08. Bottle Rocket (1996)
Runtime: 1 hr. 31 min.
Cast: Luke Wilson, Owen Wilson, Robert Musgrave, James Caan, Lumi Cavazos, Andrew Wilson, and Kumar Pallana
How Is Bill Murray Involved?: For the one and only time in this entire list: he’s not!
Plot: Would-be cat burglars Dignan (Owen Wilson) and Anthony (Luke Wilson) aren’t hardened criminals; mostly, they’re just looking for a way out of the mind-numbing suburban ennui of the Dallas Metroplex. Thanks to Dignan’s elaborate planning and almost-successful practice heists, the pair (along with their put-upon friend, the would-be pot farmer and getaway driver Bob) catch the eyes of some interested parties. For Dignan, it’s Mr. Henry, a landscaping contractor and small-potatoes criminal kingpin. For Anthony, it’s Inez, the chambermaid at the group’s roadside motel hideout who might give him a non-criminal reason to live. Friendships are tested, loyalties questioned, and safe-cracking skills put to the test as the boys join Mr. Henry’s gang for the big robbery that might put them on the map (or land them in something worse than a voluntary stay at a mental hospital).
It Is Beautiful, Steve: In his first feature, Wes Anderson’s soundtrack game wasn’t yet at the legendary level it would eventually attain. His first collaboration with Mark Mothersbaugh produced a Tex-Mex grab bag of a score that remains pleasant without being terribly memorable. Bottle Rocket also mostly eschews the British Invasion influences that dominate many of Anderson’s films; the closest you’ll get here is a single track (The Rolling Stones’ “2000 Man”), which, along with essential tracks by Arthur Lee and Love, doesn’t even appear on the official soundtrack release. The best song that does? The Proclaimers’ “Over and Done With”.
How Much Kinks?: None! You’ll get the Stones and like it.
A Word on Fonts: Anderson’s affinity for Futura is apparent immediately; his favored font appears first in Bottle Rocket’s title card. After that, though, it only appears sparingly, adding to the generic vibe of the boys’ motel hideout and the institutional anonymity of Hinkley Cold Storage.

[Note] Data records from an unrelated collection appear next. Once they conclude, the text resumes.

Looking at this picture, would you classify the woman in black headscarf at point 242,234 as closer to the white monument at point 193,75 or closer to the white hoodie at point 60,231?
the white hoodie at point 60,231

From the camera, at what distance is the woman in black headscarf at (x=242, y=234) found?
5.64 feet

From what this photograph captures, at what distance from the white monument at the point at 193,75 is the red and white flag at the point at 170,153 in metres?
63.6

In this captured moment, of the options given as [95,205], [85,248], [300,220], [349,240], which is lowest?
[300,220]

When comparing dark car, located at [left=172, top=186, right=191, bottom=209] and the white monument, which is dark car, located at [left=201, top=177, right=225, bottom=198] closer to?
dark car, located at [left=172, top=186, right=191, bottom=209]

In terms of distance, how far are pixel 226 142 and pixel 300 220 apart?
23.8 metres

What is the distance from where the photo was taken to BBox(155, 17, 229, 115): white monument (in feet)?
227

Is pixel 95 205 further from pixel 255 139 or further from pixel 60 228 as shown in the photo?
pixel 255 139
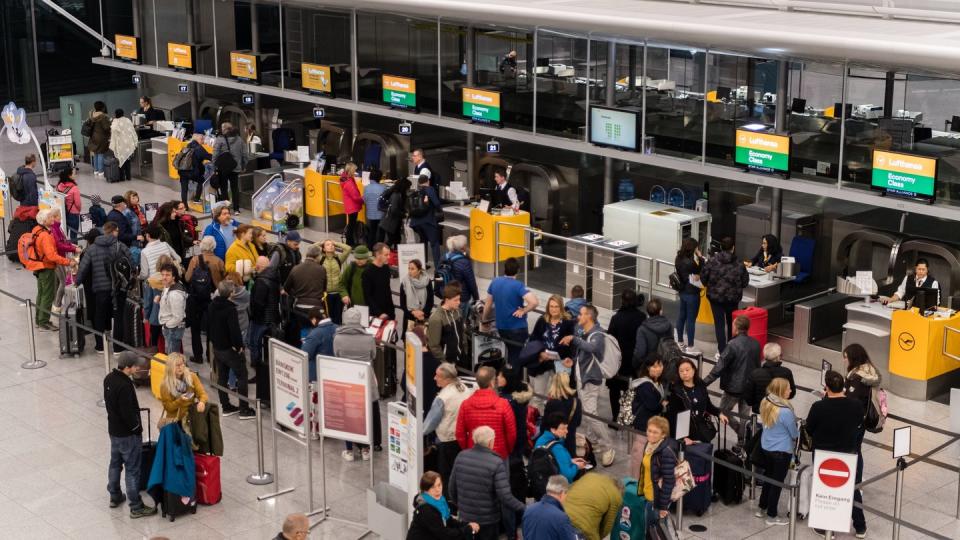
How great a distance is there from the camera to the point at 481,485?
1003 cm

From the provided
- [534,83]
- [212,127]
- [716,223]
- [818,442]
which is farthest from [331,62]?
[818,442]

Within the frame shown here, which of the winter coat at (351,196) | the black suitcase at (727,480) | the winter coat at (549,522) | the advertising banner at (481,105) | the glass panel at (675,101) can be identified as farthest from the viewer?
the winter coat at (351,196)

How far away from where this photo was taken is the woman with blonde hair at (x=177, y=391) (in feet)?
37.5

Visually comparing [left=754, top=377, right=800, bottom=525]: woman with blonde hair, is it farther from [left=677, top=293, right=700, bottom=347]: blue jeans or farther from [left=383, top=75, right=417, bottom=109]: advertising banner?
[left=383, top=75, right=417, bottom=109]: advertising banner

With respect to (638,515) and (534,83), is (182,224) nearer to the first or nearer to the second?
(534,83)

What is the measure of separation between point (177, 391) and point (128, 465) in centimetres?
96

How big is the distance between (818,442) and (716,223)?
372 inches

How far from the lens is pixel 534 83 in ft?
63.4

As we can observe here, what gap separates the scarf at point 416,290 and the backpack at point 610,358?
2768 mm

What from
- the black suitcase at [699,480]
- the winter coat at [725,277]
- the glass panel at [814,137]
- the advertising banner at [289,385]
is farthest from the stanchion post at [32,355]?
Answer: the glass panel at [814,137]

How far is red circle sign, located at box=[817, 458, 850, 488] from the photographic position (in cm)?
984

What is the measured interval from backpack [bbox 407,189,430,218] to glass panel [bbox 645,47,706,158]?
11.2 feet

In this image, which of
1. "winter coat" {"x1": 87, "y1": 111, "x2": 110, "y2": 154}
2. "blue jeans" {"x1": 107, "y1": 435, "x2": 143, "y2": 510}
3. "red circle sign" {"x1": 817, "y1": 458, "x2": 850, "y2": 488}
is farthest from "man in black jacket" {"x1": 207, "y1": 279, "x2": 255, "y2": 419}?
"winter coat" {"x1": 87, "y1": 111, "x2": 110, "y2": 154}

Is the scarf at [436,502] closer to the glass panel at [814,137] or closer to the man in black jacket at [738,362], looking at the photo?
the man in black jacket at [738,362]
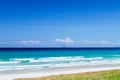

Best Doomed Love Affair: There really isn’t one; the film ends with Bottle Rocket’s only love story (between Anthony and Inez) still on the giddy upswing.
Most Problematic Fave: Though it ends up being mutual, Anthony’s initial attraction to Inez always felt a little creepy; even excepting the language barrier, the dude mistakes common courtesy for an invitation to follow her around while she works (without changing out of his bathrobe, no less) and then steals the picture of her sister out of her locket! Is that … is that courtship?
Most Gratuitous Set Fetishism: “Gratuitous” is the wrong g-word for this one. Try “grounded.” From the drab bookstore to the chintzy motel to the bar where Dignan gets decked, Bottle Rocket generally places its characters in settings that emphasize the feeling of lived-in Texas boredom. In the interests of completion, we’ll give the nod here to the the mid-century cool of Bob’s house; bet Futureman makes a mean highball.
Best Prop: There are a couple of low-key contenders for this one; the book of Roosevelt dimes drives home the oppressive suburban normalcy while the pharmacy pinball machine makes for some cool shots. However, the honor here goes to Dignan’s Honda minibike, whose half-mature impracticality really drives home its owners fascination with boyhood-style misadventure.
Bob Gets the Spirit Award: This category is named after him, so Bob Mapplethorpe is our winner, even if there’s not “a real air of mystery” about him.
Verdict: Wes Anderson’s first movie is also one of the few to feel rooted to its time period; you can see the through lines between this and the stylized crime of Pulp Fiction, the aimless slackerdom of Clerks, and the desperate longing of Trainspotting. If Anderson never quite transcends his contemporaries on this first try, he still manages to turn out a film that you wouldn’t have been disappointed to rent sight-unseen from a Blockbuster in 1997. Even if he’d never made another movie, the film likely would’ve found cult fame thanks to the manic criminal optimism of Owen Wilson’s Dignan alone. As it stands, Bottle Rocket is instead a pretty good movie in a filmography filled with pretty great ones.